Un estruendo horroroso sonó en el patio.
- ¡Mi señor!_ gritó un soldado abriendo la puerta de un golpe_ ¡Nos atacan!
Sorprendido, el capitán Red se dirigió fuera para combatir.
- Aquí está seguro, señor… aguarde a que volvamos_ y tras decir eso, se marchó.
El señor White se asomó a la ventana. No podía creerlo.
Sus abuelos le habían hablado de ellos. Grandes, poderosos, como solo pueden ser las criaturas de los cuentos para niños. Dragones.
Los había de todos los colores. Rojos, azules, verdes y dorados. Naranjas, negros, dragones amarillos y violetas. Descargaban bocanadas de fuego esmeralda, y susurraban palabras entre los dientes afilados, palabras que hacían que los tanques se aplastaran como una lata de aluminio y que la tierra se abriese para tragarse un batallón de soldados. Magia.
Una mano fría le tomó de la chaqueta.
- No creías en todo esto ¿verdad?_ dijo Elspeth.
Pero ya no era una niña, sino una joven desnuda, de piel blanca como el papel y los ojos verdes como las hojas de los árboles, y los labios rojos como las manzanas maduras. Su pecho era rosado, como una flor recién florecida. Sus palabras, confortantes.
- Soy Elsphet. Soy La Madre. Soy Terra. Lo soy todo, y a la vez nada. Soy carne y Diosa. Soy la Vida y la Muerte.
Tomó la mano temblorosa del anciano y la puso sobre su vientre terso y suave.
- Os abandone, os dejé como un bebé sin leche. Siento que haya ocurrido. ¿Pero que clase de hijo rompe el vientre de su madre? ¿Qué hijo se come las entrañas? Ya no hay Tierra. Vuestra expedición lleva dos mil años huérfana en la inmensidad del Universo, y la cuna donde nacisteis es un páramo tan frío y vacío como el de Marte. Sin embargo os ofrezco vivir aquí. Os ofrezco un nuevo hogar, una nueva vida en este planeta, pero no habrá armas ni tecnología, y todos olvidareis de donde venís.

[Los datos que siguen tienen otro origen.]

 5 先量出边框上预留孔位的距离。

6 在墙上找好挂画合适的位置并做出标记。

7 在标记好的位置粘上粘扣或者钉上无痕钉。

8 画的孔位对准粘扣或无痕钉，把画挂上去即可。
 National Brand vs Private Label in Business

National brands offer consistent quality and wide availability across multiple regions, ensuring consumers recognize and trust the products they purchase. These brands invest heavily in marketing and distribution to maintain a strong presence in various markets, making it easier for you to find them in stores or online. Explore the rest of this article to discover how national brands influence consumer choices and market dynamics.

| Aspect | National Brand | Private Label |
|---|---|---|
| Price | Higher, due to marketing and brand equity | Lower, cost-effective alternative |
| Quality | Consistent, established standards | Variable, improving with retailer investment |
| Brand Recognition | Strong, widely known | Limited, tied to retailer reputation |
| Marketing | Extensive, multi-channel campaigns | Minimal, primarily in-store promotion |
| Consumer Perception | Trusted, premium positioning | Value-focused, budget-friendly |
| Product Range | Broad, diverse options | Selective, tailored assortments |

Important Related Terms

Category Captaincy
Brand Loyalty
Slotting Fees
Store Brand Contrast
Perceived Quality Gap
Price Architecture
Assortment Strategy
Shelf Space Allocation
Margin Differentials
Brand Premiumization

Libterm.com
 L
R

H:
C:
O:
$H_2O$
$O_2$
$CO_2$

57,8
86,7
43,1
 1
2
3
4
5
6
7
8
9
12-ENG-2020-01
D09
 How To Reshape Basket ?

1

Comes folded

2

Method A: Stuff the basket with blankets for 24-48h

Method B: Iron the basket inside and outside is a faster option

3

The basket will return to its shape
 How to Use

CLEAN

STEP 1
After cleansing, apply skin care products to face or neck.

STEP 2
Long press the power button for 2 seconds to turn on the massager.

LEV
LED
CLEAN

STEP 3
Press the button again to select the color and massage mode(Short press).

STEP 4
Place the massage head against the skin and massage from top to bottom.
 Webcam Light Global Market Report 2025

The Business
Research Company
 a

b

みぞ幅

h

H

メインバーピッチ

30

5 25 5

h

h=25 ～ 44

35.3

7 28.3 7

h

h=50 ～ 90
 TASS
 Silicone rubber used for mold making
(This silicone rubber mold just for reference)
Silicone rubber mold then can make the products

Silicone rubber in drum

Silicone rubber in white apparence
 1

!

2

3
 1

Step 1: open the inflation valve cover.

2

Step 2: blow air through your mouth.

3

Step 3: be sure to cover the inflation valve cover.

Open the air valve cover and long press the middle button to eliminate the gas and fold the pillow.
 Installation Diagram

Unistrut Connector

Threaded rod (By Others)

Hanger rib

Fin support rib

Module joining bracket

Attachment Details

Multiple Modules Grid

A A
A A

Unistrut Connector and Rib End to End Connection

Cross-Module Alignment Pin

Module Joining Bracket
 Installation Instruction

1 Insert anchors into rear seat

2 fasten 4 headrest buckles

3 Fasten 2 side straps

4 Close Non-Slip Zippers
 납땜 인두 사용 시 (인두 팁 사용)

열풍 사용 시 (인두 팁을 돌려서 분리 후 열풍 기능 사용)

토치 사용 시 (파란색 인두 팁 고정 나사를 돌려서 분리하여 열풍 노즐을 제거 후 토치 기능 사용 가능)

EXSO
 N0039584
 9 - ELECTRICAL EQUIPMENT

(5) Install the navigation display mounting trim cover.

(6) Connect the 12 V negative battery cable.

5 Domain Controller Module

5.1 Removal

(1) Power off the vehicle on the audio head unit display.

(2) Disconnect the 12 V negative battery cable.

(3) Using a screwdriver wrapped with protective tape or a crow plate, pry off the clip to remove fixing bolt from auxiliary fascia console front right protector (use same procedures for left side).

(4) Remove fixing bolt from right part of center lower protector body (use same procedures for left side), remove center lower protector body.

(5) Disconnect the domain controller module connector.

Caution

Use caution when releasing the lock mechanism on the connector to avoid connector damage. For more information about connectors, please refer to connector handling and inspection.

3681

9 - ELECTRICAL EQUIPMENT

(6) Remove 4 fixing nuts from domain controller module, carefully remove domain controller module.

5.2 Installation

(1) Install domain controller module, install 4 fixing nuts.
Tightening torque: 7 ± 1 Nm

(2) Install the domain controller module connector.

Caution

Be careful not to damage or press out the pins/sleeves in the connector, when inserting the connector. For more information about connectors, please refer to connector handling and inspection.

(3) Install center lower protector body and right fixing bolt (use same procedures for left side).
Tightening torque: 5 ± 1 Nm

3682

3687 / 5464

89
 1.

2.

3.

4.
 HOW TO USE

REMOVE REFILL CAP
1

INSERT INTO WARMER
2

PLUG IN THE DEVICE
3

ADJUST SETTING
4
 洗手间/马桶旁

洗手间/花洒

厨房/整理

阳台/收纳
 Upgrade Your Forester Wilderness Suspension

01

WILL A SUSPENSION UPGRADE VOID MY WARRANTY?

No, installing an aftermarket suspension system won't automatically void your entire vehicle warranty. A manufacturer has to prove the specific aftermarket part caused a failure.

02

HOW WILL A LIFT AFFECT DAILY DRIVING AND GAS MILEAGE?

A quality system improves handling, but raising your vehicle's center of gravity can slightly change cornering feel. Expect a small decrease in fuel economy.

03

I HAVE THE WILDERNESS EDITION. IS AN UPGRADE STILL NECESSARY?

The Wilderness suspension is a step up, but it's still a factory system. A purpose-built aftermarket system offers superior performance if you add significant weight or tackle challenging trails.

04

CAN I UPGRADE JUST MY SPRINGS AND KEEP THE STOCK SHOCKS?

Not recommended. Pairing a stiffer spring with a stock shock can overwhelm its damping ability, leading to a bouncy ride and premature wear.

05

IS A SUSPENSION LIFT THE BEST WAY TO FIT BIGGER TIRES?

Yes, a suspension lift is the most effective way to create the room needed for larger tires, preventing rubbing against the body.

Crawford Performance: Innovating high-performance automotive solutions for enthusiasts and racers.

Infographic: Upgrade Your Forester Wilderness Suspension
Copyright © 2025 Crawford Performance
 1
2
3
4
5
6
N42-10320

El anciano tembló presa del pánico.
- Es un buen trato, madre… ¡como embajador de La Tierra, lo acepto!
- Un buen trato, ¿verdad?... deja que te cuente un cuento, como los que te contaban tus abuelos, y estos sus abuelos y así hasta el comienzo de los tiempos… ya ocurrió una vez. Tu raza y yo cerramos el trato hace eones. Les ofrecí un planeta vivo, lleno de recursos, pero lo agotaron. Huí, como huí de la Tierra hace dos mil años. Matasteis a los dragones, os olvidasteis de cómo usar la magia. Volvisteis a inventar el fuego, y más tarde las armas, y las máquinas. No puedo confiar en vosotros. No puedo dar más oportunidades a los de tu especie. Y ahora duerme.
La Diosa besó al señor White en los labios, aspirando su fuerza vital, atrapando su alma entre los dientes. El cuerpo vacío del señor White cayó en el suelo, al igual que el del Capitán Red y todos los soldados.
La Diosa se tragó las almas de los humanos, pues estaban corruptas desde el momento de su creación.
Los Dragones sobrevolaron su hogar.
Los animales suspiraron aliviados.
Un planeta a dos mil años luz se apagó, y el Universo no se inmutó.
Y por primera vez en la historia del Cosmos, un Dios lloró.